Environmental pH significantly affects fungal development because mycelial growth and conidial germination are limited to a certain pH range for each species. In this study, Colletotrichum gloeosporioides, Fusarium equiseti, and Lasiodiplodia theobromae grew at a pH range of 4.5 to 9.5, with maximum growth at pH 6.5. These results were similar to those of Sajili et al. [70], where after subjecting strains of C. gloeosporioides isolated from Carica papaya fruit in Malaysia to different pH, they found maximum growth at pH 6.5. The study conducted by Kannan and Dhivya [45], on the influence of pH on the radial growth of C. gloeosporioides responsible for mango anthracnose in India, showed that, among the different pH tested, pH 7.0 proved to be the most favorable for good radial growth (69 mm), followed by pH 6.0 (56 mm). The research carried out by Zhao et al. [77] demonstrated that the optimum pH for the growth of F. equiseti isolated on crops in China was between 4.46 and 5.11. Also, the work of Chakrapani et al. [78] showed that pathogens of the Fusarium genus isolated from peas (Pisum sativum L.) could grow under pH conditions ranging from 3.0 to 9.0, with higher mycelial growth at pH 5.0. Concerning L. theobromae, Febbiyanti et al. [79] showed that this fungus, responsible for stem canker on rubber trees, grew at a pH of 4.0 up to a pH of 9, with an optimum observed at pH 7.0. Also, Latha et al. [80] demonstrated that L. theobromae isolated from Jatropha curcas (Jatropha) grows up to a pH of 9.0, with optimal growth observed at pH 7.0. The ability of C. gloeosporioides, F. equiseti, and Lasiodiplodia theobromae to grow under different pH conditions can be explained by the genetic diversity of the different morphotypes of the same fungal genus, which tolerate more or less acidic and/or basic conditions. It may also be linked to the nature of the preferred substrate that the fungi colonize [81].

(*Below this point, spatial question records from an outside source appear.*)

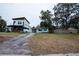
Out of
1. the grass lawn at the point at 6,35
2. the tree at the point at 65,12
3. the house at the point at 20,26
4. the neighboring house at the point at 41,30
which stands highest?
the tree at the point at 65,12

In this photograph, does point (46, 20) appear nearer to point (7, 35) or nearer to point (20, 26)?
point (20, 26)

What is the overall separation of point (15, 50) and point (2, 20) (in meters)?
0.53

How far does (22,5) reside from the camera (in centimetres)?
498

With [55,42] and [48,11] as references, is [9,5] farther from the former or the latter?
[55,42]

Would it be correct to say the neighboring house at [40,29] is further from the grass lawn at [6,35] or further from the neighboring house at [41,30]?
the grass lawn at [6,35]

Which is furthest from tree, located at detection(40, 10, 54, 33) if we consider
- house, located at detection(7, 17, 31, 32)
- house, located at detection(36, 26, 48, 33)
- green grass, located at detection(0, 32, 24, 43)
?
green grass, located at detection(0, 32, 24, 43)

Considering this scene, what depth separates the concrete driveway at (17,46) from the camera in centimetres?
493

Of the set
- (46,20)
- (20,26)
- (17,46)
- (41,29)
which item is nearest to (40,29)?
(41,29)

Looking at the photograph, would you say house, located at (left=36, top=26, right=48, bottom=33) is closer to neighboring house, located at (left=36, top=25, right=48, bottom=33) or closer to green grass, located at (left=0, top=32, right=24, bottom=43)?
neighboring house, located at (left=36, top=25, right=48, bottom=33)

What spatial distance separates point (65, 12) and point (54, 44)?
562 millimetres

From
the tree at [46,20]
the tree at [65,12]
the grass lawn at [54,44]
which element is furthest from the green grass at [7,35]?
the tree at [65,12]

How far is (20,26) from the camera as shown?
16.6ft

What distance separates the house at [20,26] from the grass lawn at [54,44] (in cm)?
21

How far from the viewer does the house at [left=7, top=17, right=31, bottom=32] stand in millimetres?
4996
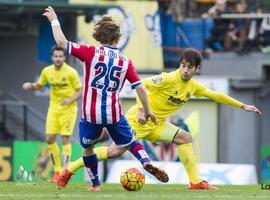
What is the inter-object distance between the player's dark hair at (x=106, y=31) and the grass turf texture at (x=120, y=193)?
1801mm

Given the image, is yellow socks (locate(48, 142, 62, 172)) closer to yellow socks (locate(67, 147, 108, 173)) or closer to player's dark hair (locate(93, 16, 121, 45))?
yellow socks (locate(67, 147, 108, 173))

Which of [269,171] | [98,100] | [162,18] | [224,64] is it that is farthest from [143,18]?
[98,100]

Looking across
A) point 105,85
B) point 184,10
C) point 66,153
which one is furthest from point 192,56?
point 184,10

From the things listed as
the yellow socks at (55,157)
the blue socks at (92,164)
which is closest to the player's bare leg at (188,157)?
the blue socks at (92,164)

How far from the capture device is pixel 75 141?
2836cm

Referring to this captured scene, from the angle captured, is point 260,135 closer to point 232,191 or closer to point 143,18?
point 143,18

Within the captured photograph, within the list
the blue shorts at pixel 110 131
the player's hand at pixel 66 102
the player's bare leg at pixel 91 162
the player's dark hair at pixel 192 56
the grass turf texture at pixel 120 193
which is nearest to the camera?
the grass turf texture at pixel 120 193

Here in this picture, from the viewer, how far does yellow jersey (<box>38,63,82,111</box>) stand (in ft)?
69.9

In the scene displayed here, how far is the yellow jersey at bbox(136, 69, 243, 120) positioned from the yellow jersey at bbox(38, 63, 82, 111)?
4.91 metres

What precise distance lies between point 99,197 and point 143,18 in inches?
644

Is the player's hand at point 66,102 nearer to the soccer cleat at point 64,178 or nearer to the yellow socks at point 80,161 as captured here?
the yellow socks at point 80,161

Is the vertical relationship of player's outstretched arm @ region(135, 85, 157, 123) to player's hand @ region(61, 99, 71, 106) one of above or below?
above

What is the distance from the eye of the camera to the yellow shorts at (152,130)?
16344 millimetres

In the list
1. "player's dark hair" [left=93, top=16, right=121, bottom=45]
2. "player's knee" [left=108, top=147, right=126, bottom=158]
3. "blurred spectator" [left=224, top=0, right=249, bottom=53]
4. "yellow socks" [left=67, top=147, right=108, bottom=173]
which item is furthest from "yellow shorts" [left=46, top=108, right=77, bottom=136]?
"blurred spectator" [left=224, top=0, right=249, bottom=53]
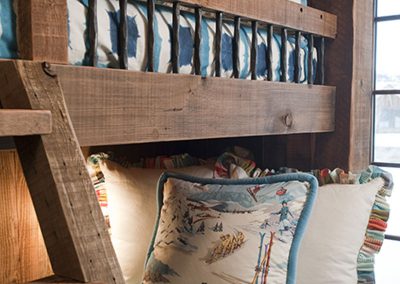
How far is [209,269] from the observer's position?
53.4 inches

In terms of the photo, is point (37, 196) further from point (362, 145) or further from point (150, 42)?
point (362, 145)

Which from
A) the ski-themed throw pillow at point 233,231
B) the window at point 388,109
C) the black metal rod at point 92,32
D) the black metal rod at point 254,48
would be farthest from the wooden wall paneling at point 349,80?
the black metal rod at point 92,32

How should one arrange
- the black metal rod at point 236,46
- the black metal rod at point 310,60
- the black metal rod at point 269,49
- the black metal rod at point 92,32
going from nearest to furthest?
the black metal rod at point 92,32
the black metal rod at point 236,46
the black metal rod at point 269,49
the black metal rod at point 310,60

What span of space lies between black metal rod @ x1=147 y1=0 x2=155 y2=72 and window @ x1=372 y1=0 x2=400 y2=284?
1.31 metres

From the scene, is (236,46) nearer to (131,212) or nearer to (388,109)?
(131,212)

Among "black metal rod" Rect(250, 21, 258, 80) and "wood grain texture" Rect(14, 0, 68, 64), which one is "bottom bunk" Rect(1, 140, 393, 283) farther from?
"wood grain texture" Rect(14, 0, 68, 64)

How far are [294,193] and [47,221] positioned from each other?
0.72m

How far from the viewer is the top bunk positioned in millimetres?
992

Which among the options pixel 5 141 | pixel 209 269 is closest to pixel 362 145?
pixel 209 269

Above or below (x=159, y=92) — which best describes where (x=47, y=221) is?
below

The salinity of the medium is one of the environmental factors that conditions the development and degree of infection of microorganisms. NaCl can inhibit or promote the mycelial development of phytopathogenic fungi, depending on its concentration in the medium [82]. In this study, Colletotrichum gloeosporioides, Fusarium equiseti, and Lasiodiplodia theobromae grew on PDA medium at NaCl concentrations ranging from 100 to 1250 μM. Mycelial growth was highest at a NaCl concentration of 100 µM. These results corroborated the work of Palmero et al. [72], which showed that after studying the effect of saline media on the pathogenicity and growth of F. equiseti isolated from host plants in Spain, a slowdown in the growth of these strains was observed in media with a NaCl concentration equal to 1000 μM. Also, Feng et al. [83] investigated the effect of salt stress on the growth of the F. equiseti (Z7 strain), pointing out that it grew at NaCl concentrations ≥ 1000 µM. Furthermore, Li et al. [84] showed that the pathogenicity of C. gloeosporioides could be observed on PDA medium containing 1.2 M NaCl. In addition, the study carried out by González et al. [85] showed that C. gloeosporioides, responsible for avocado (Persea americana) rot in Mexico, showed visible radial growth on PDA medium supplemented with 0.85% NaCl. Investigations by Gunamalai et al. [86] showed that the development of L. theobromae was not affected in media containing 4% NaCl. Indeed, the ability of C. gloeosporioides, F. equiseti, and L. theobromae to thrive in environments with diverse salinity levels may be attributed to the tolerance phenomenon acquired, facilitated by their capacity for metabolic and physiological adaptations.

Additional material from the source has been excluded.